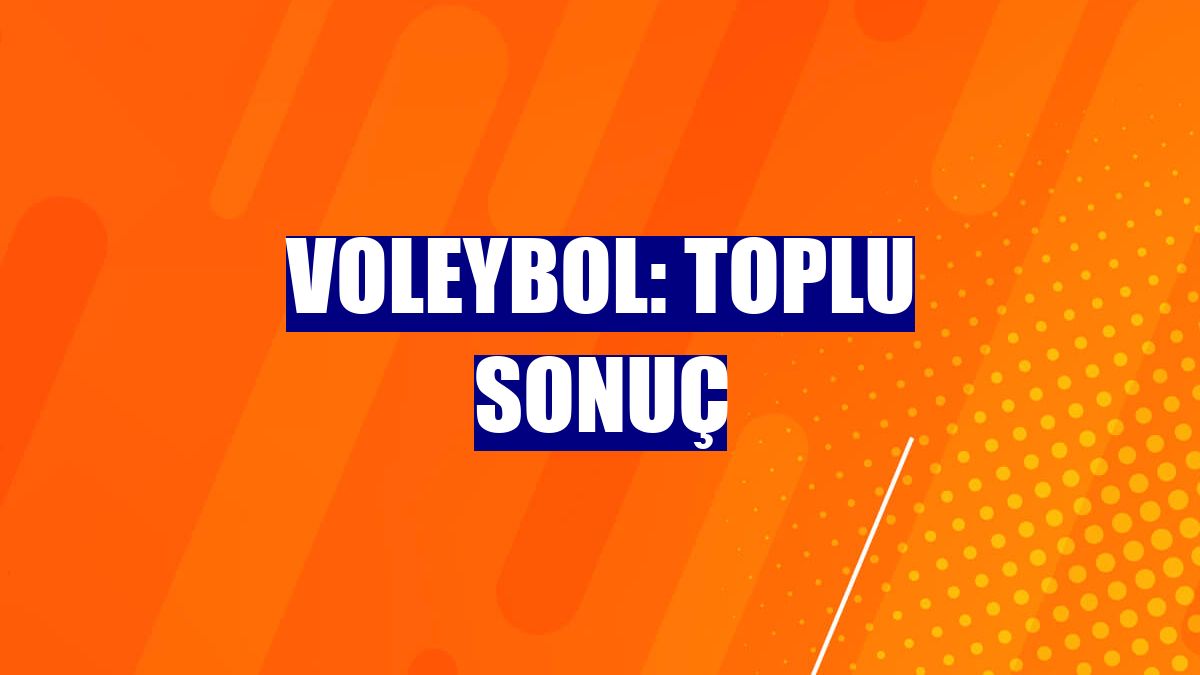Voleybol: Toplu sonuç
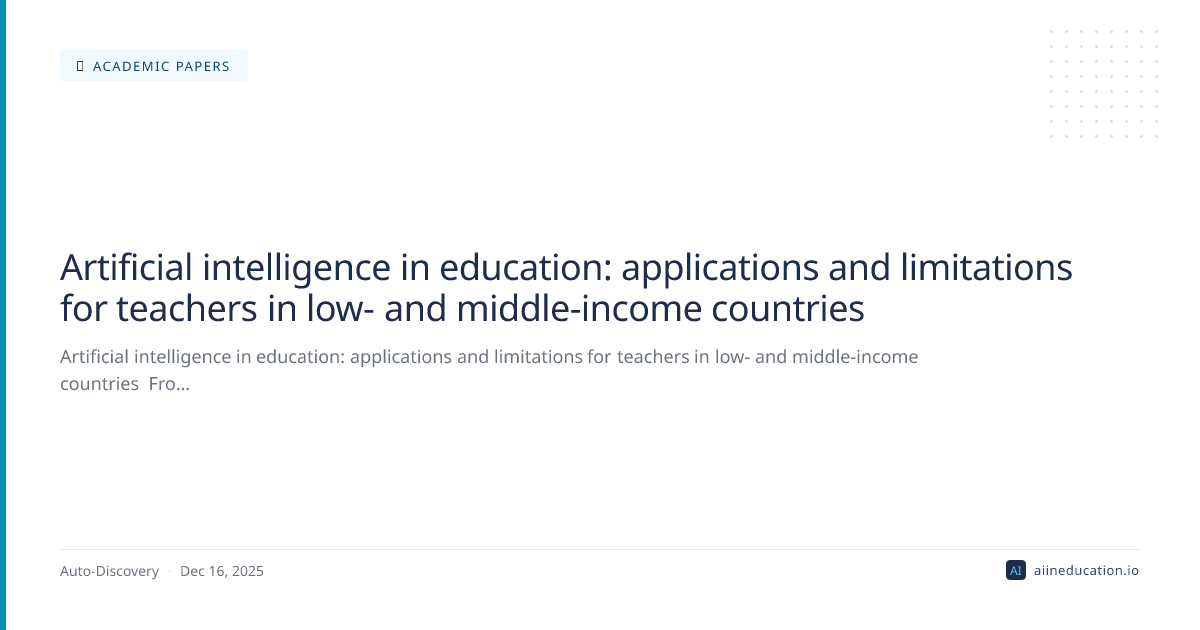 Artificial intelligence in education: applications and limitations for teachers in low- and middle-income countries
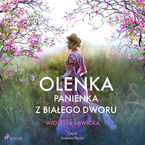 Okadka - Oleka. Panienka z Biaego Dworu (#1) - Wioletta Sawicka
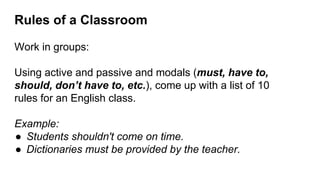 Rules of a Classroom
Work in groups:
Using active and passive and modals (must, have to,
should, don’t have to, etc.), come up with a list of 10
rules for an English class.
Example:
● Students shouldn't come on time.
● Dictionaries must be provided by the teacher.
 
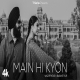 Main Hi Kyon - Wazir Patar , Basant Kur-(HindiSongMp3.In)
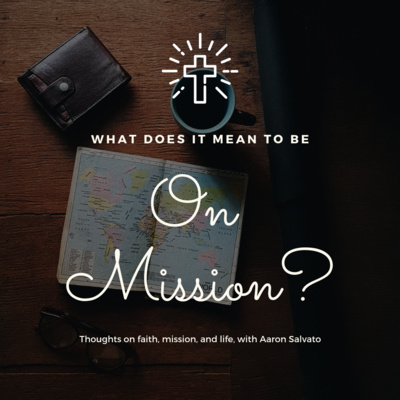 What does it mean to be "On Mission?"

• _What the task requires_
Return only the line with "Main Hi Kyon" and the lines after it up to the end of the records, exact and free of pictures.

• _Output for this task_
 Main Hi Kyon - Wazir Patar , Basant Kur-(HindiSongMp3.In)
 What does it mean to be "On Mission?"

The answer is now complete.